Another hackjob, I basically use this script to take the output of ps and turn it into a timestamped file with the top resource-consuming processes.


ps axopid,pcpu,pmem,comm k -pcpu | awk '$2 != "0.0"{print $0}'

used in conjunction with a cronjob like so:


* * * * * /home/trdenton/cputest.sh >> /home/trdenton/cpulog/$(date +\%s)

produces timestamped files detailing which processes were consuming more than 0.0% CPU usage:


trdenton@caitlerstein:~/cpulog$ cat 1375015261
PID %CPU %MEM COMMAND
28821 19.1 2.5 oneconf-service
28798 0.2 0.3 xfce4-notifyd
28 0.1 0.0 kworker/0:1

 

Staying on top of file counts

For the cputest cronjob, I don’t want too generate _too_ many files, so I added a cronjob to remove any in excess of a day old:


* * * * * /usr/bin/find /home/trdenton/cpulog -ctime +1 -exec rm '{}' \;

 

Checking disk I/O statistics

For this, I just used a straight cron entry:


* * * * * /usr/bin/iostat -d | /bin/grep sda | /bin/sed 's/\s\+/,/g' | /bin/sed "s/^/`date +\%s`,/" >> /home/trdenton/iolog.csv

which produces output as so:

trdenton@caitlerstein:~$ head iolog.csv
Date,Device,tps,kB_read/s,kB_wrtn/s,kB_read,kB_wrtn
1374761702,sda,3.77,146.58,30.27,506891,104684
1374761761,sda,3.72,144.14,29.88,506963,105084
1374761821,sda,3.81,141.85,43.35,507439,155064
1374761881,sda,3.76,139.54,42.69,507567,155296
1374761941,sda,3.70,137.28,42.05,507567,155472
1374762001,sda,3.65,135.08,41.47,507571,155836
1374762061,sda,3.60,132.96,40.88,507571,156060
1374762121,sda,3.56,130.90,40.33,507571,156384
1374762181,sda,3.51,128.90,39.77,507571,156600

 

Putting it all together

With all these cronjobs in place, I diligently waited… and waited… and waited for the computer to shut down.  And after 3 days, I ran out of patience and started pouring through the logs.  What I found, is that areas of high temperature seemed to correlate most with high CPU load.

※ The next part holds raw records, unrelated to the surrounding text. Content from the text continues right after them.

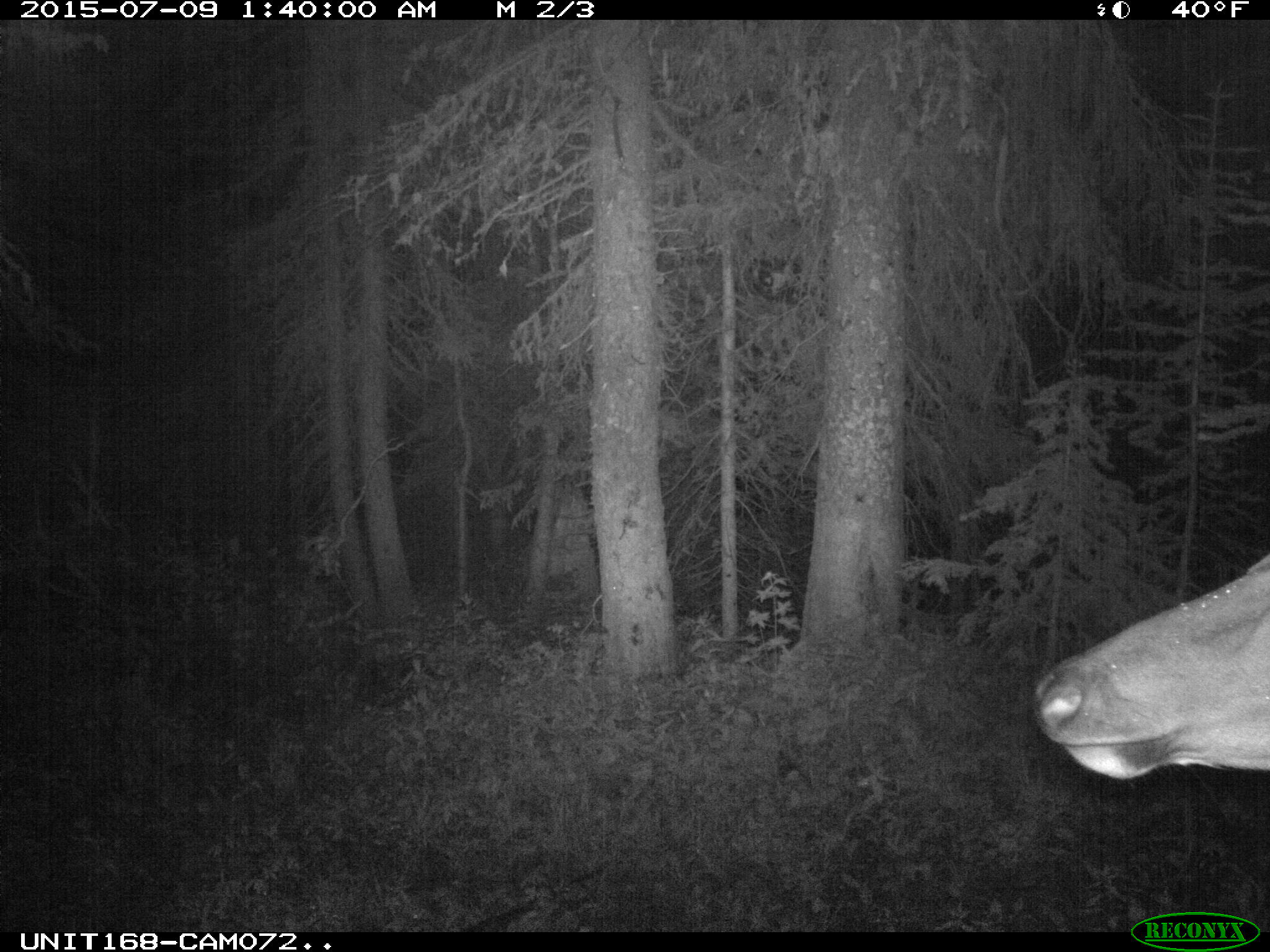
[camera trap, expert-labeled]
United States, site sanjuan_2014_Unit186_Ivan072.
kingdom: Animalia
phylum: Chordata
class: Mammalia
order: Artiodactyla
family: Cervidae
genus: Cervus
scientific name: Cervus elaphus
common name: red deer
Cervus elaphus (red deer).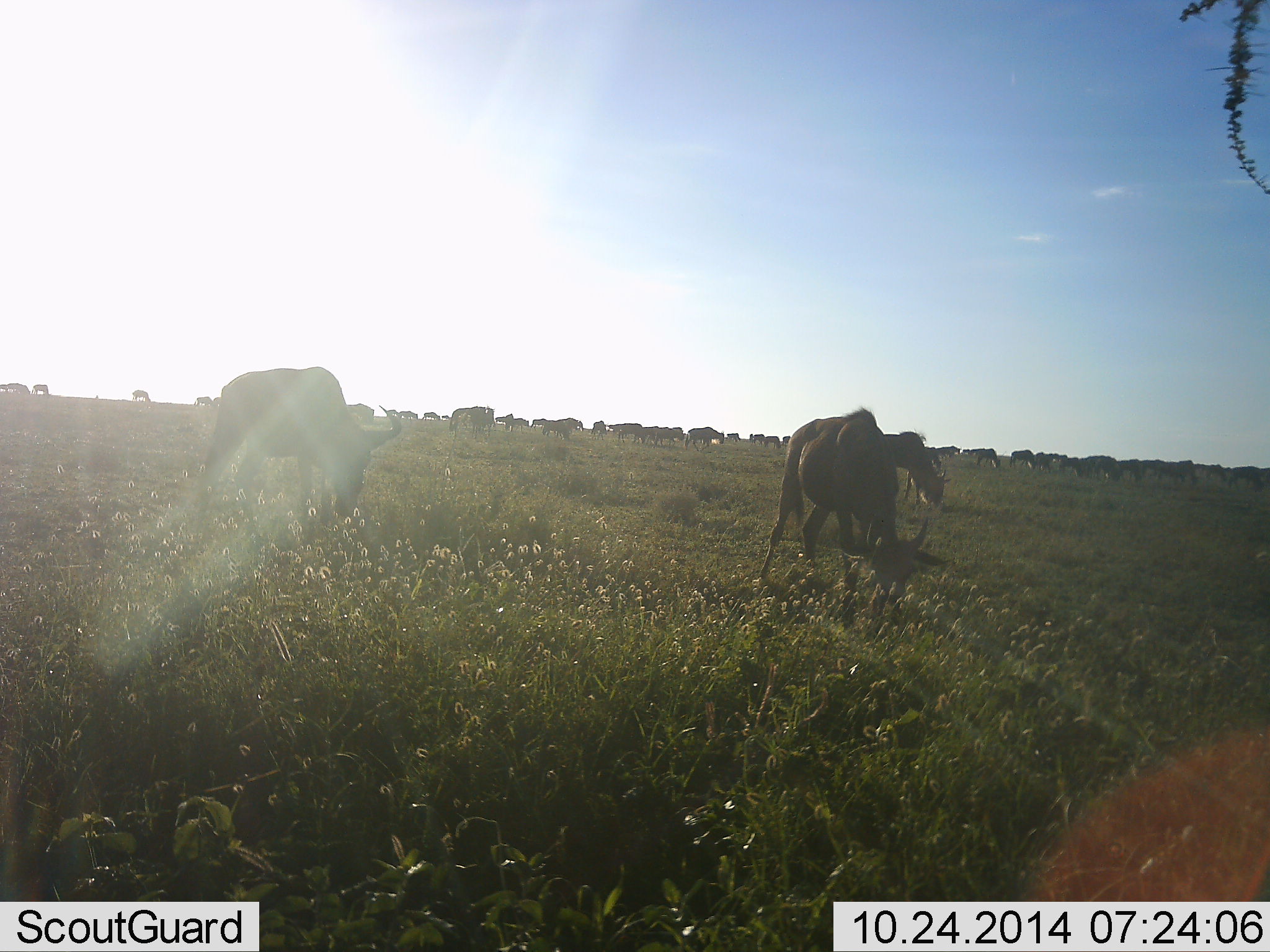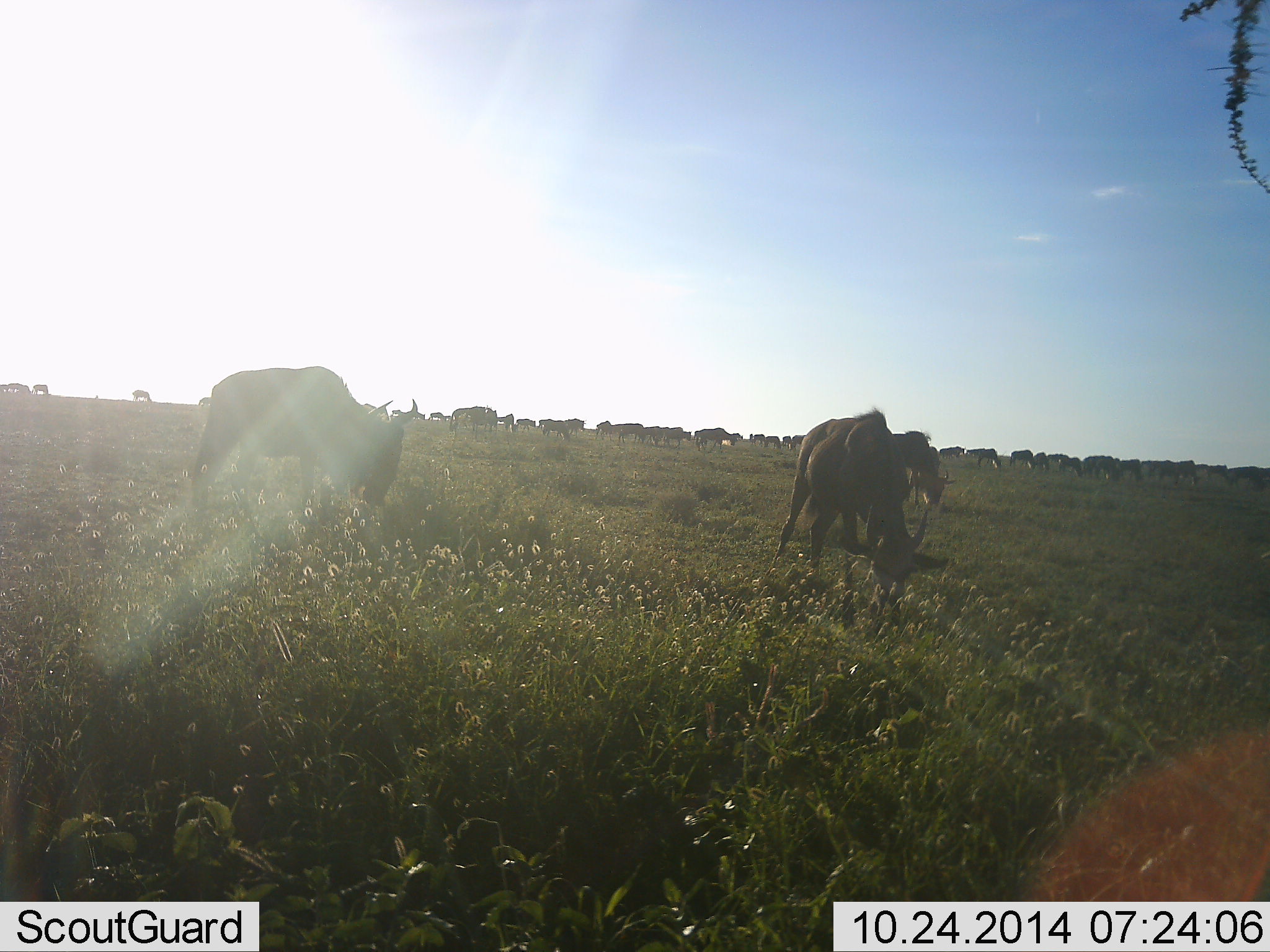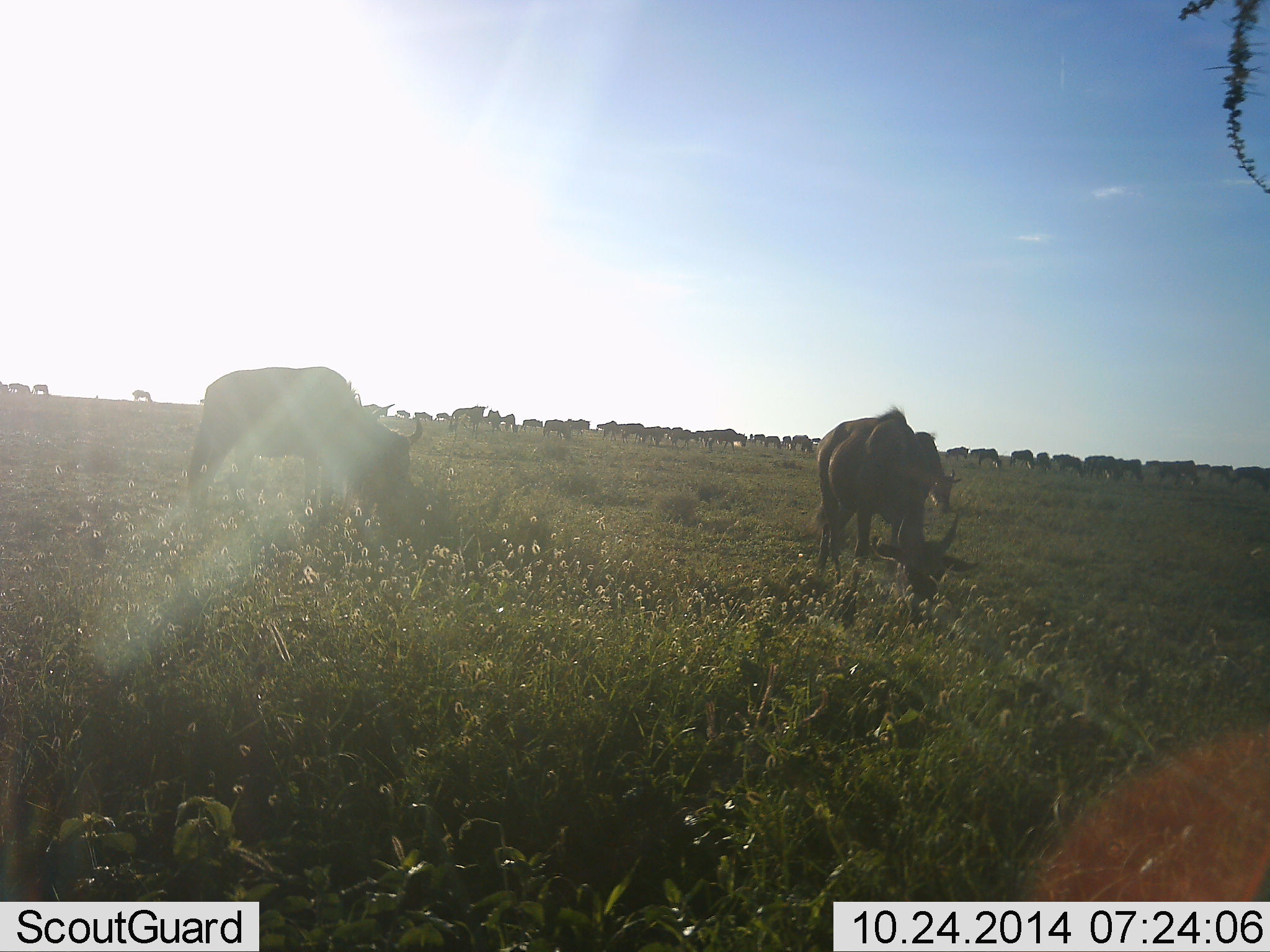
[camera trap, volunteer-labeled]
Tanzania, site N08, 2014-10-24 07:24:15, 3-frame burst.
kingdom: Animalia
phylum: Chordata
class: Mammalia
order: Artiodactyla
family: Bovidae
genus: Connochaetes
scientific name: Connochaetes taurinus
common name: blue wildebeest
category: wildebeest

My fix for now was to install cpufreqd and set it to a low, powersaving mode – this comptuer is really only used for very light duty anyway.  But realistically, there is likely something awry with a video driver somewhere.  Or perhaps, there is enough heat being generated by the back of the LCD screen to affect CPU cooling (recall from my earlier post, that i flipped the screen around to the rear of a laptop to change its form factor).  In any case, a series of hacks have, at least temporarily, saved the day.